Non avevano bussole allora, questo è sicuro, ma secondo le indicazioni che trapelano dalle saghe, i norreni adoperavano le cosiddette “pietre solari”. I ricercatori si sono posti molte domande su questi cristalli leggendari a partire proprio dalla loro esistenza.
Nessuna pietra solare di epoca vichinga è stata mai rinvenuta in Scandinavia o altrove nei loro relitti. Tuttavia il ritrovamento di un frammento di un quadrante di legno in un convento benedettino vicino al fiordo di Uunartoq, Groenlandia, nel 1948 e un cristallo scoperto in una imbarcazione inglese risalente al XVI secolo potrebbero far pensare il contrario.
Si suppone infatti che queste pietre possano essere esistite davvero e siano state la strumentazione che abbia permesso ai Vichinghi di navigare anche con il cielo coperto.

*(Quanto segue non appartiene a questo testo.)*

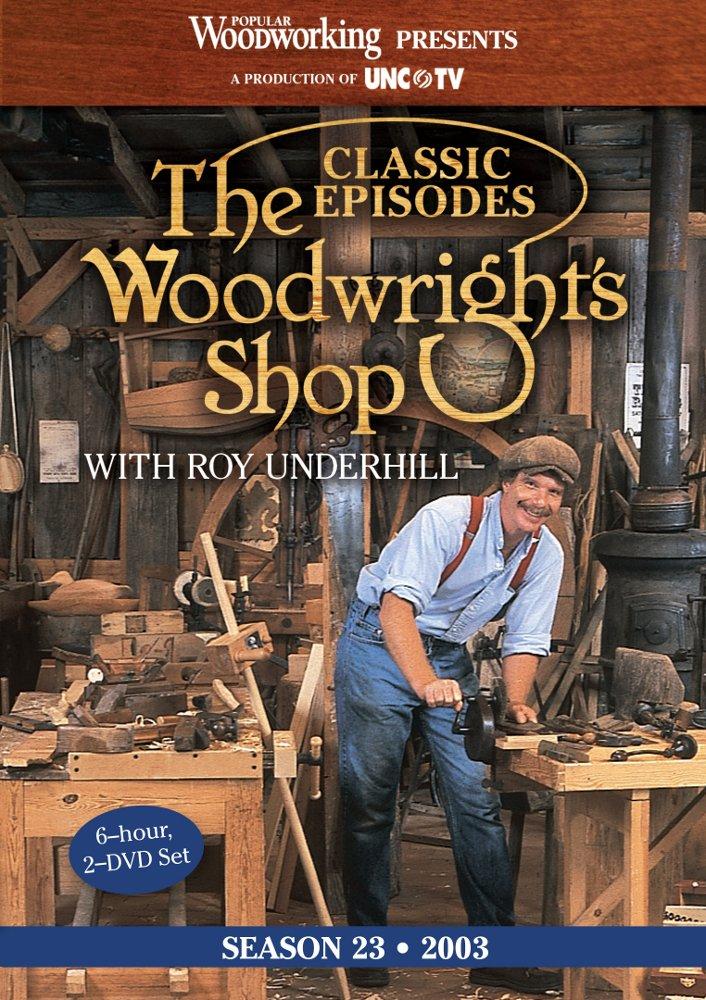 Classic Episodes, the Woodwright's Shop, Season 23 [Edizione: Regno Unito]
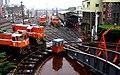 TRA S300 Diesel locomotive - (8194103255).jpg
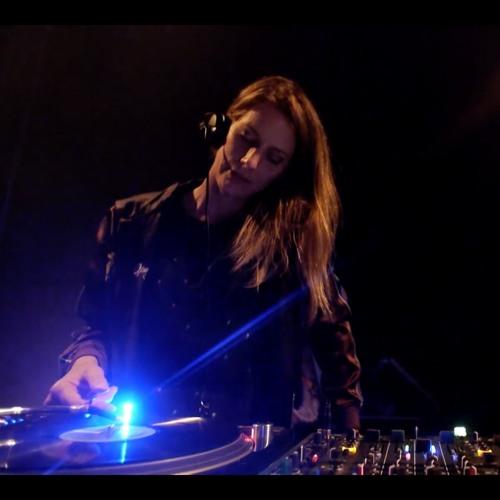 Sonja Moonear @ Lisboa Electronica 2018 (BE - AT.TV)
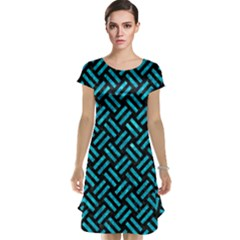 Woven2 Black Marble & Turquoise Marble Cap Sleeve Nightdress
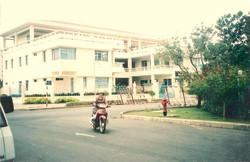 Overseas Housing Project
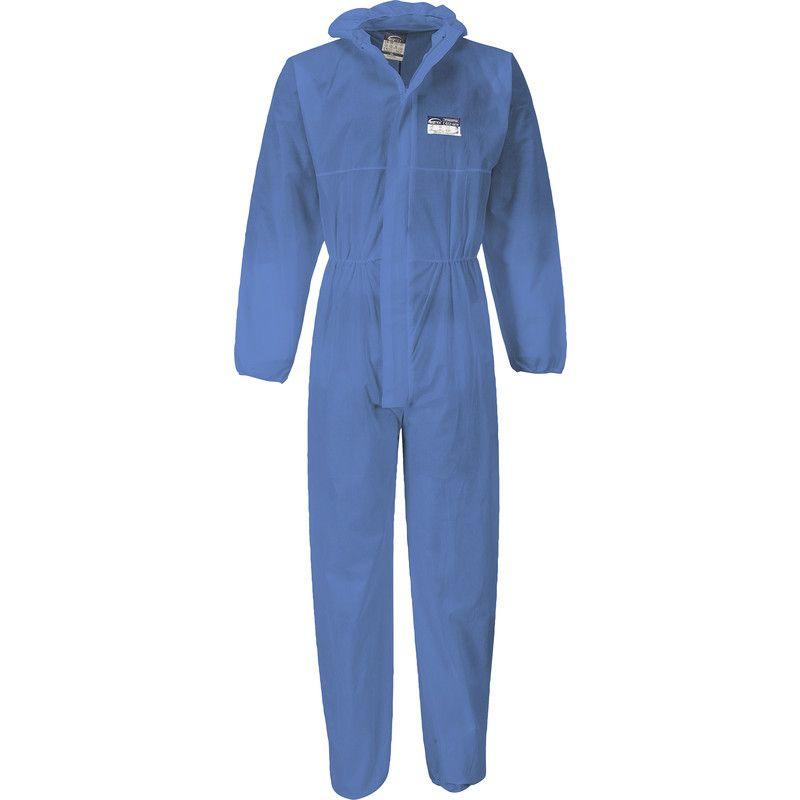 Portwest Wegwerpoverall Xl Blauw Kleding Werkkleding Overalls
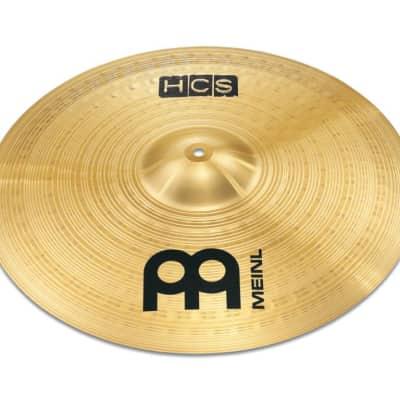 Meinl Cymbals HCS 20'' Ride 2130 grams
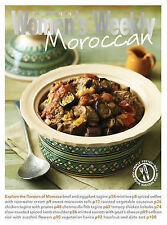 Moroccan (The Australian Women's Weekly Essentials) The Australian Women's Weekl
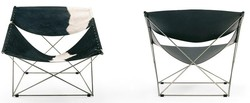 Fauteuil Butterfly Pierre Paulin Artifort Design Contemporain Caen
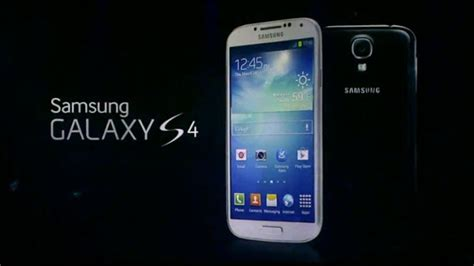 galaxy s4 features samsung galaxy s4 unique features info gadget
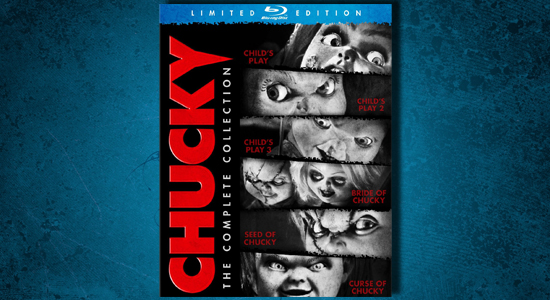 Curse of Chucky, Universal, Horror, Chucky: The Complete Collection, Child's Play, home media, blu-ray, DVD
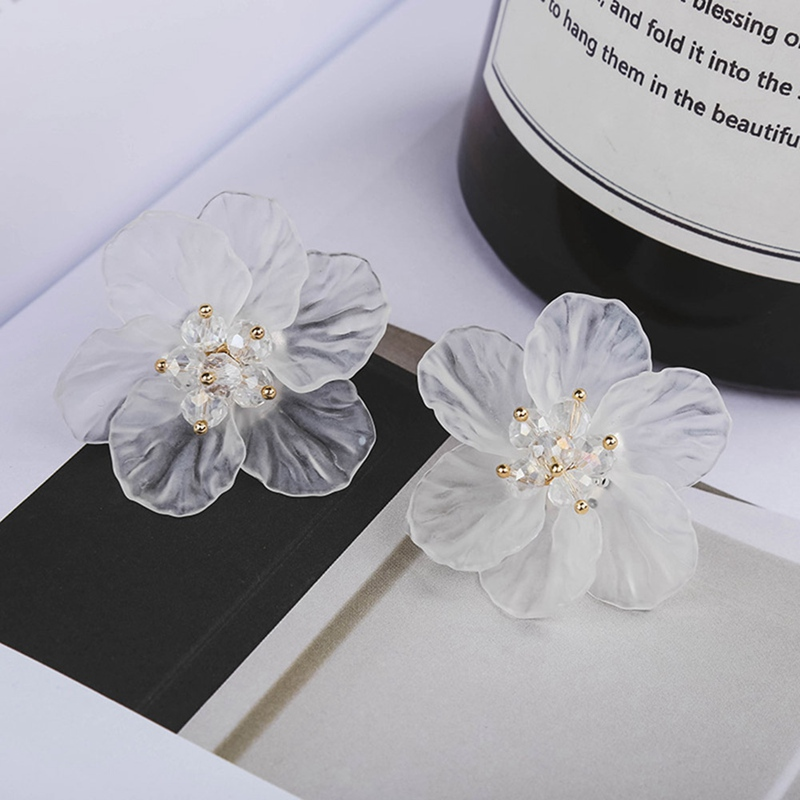 Fairy White Transparent Flower Earrings Personalized Elegant Earring All-match Brief Earring Stud Female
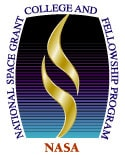national space grant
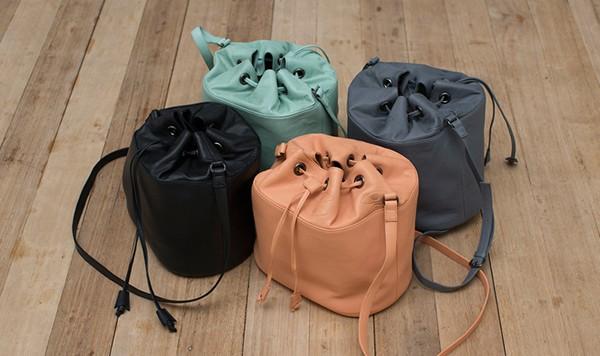 Elk bucket bags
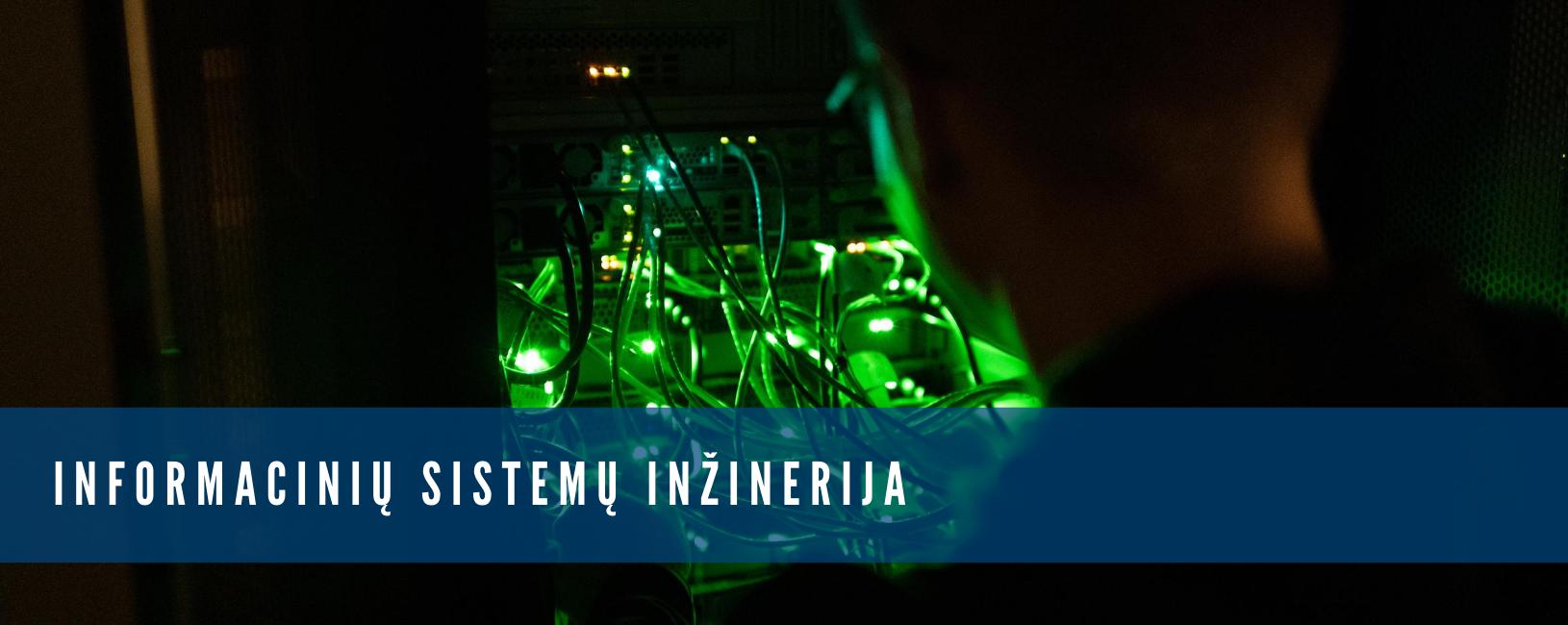 kompromiso analizės sistemų inžinerija)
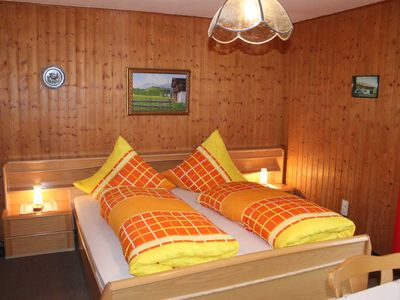 Photo for 3 double rooms - guesthouse for the Zitherklaus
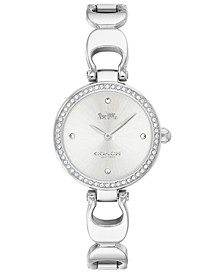 Women's Park Stainless Steel Bracelet Watch 26mm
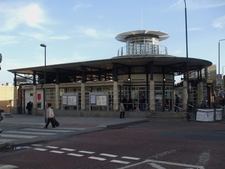 Woolwich Arsenal Station Building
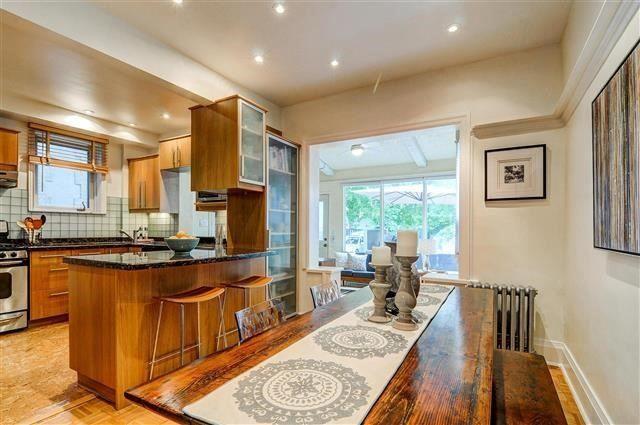 Photo 11: Photos: 256 Mortimer Avenue in Toronto: Danforth Village-East York House (2-Storey) for sale (Toronto E03)  : MLS®# E3626465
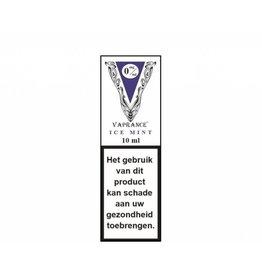 Vaprance White Label - Ice Mint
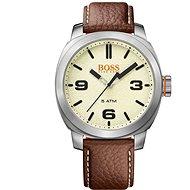 HUGO BOSS Orange 1513411 - Pánské hodinky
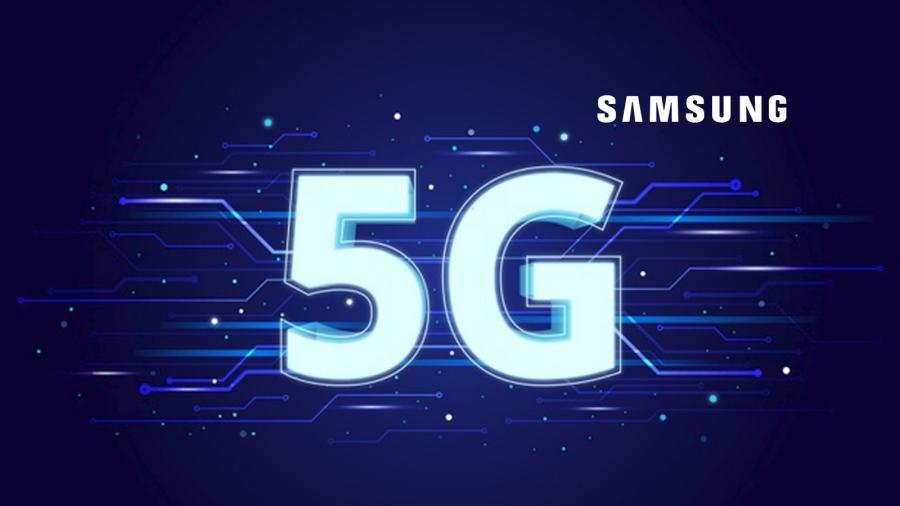 Samsung 5G Galaxy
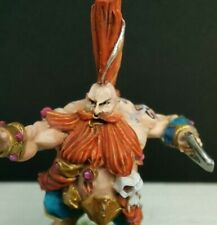 Blood Bowl Grim Ironjaw Dwarf Troll Slayer Star Player Forge World Pro Painted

A sostenere questa tesi è uno studio scientifico pubblicato nel 2017 sulla rivista della Royal Society.
Utilizzando tre tipi diverti di cristalli, la calcite, la cordielite e la tormalina, un team di archeologi e altri esperti dell’Università Eötvös Loránd di Budapest ha simulato al computer 3600 viaggi tra Bergen, Norvegia, e l’insediamento di Hvarf, Groenlandia. Questa tratta all’epoca avrebbe previsto 3 settimane di navigazione diurna.
I parametri utilizzati sono stati la copertura nuvolosa del cielo, il tipo di cristallo e il numero delle volte in cui questo veniva usato. Su questi è stata ricalcolata la rotta ogni volta che era ritenuto necessario.
Gli scienziati hanno sorprendentemente scoperto che quando si osservavano le pietre solari ogni 3 ore o meno le navi avevano una possibilità tra il 92 e il 100% di giungere a destinazione, cosa che in un frangente di tempo più ampio faceva dimezzare o ridurre a un terzo le probabilità.
Ma come è possibile tutto ciò? Secondo la teoria proposta da Thorkild Ramskou nel 1967 le pietre solari funzionerebbero da polarizzatori, ipotesi accettata dalla scienza ma “senza alcun supporto sperimentale” scrivono i ricercatori del polo ungherese. Il loro studio proverebbe questa funzione.
Dalla ricerca è emerso inoltre che tra i tre cristalli quello più attendibile sarebbe stato la cordielite, un silicato di alluminio e magnesio.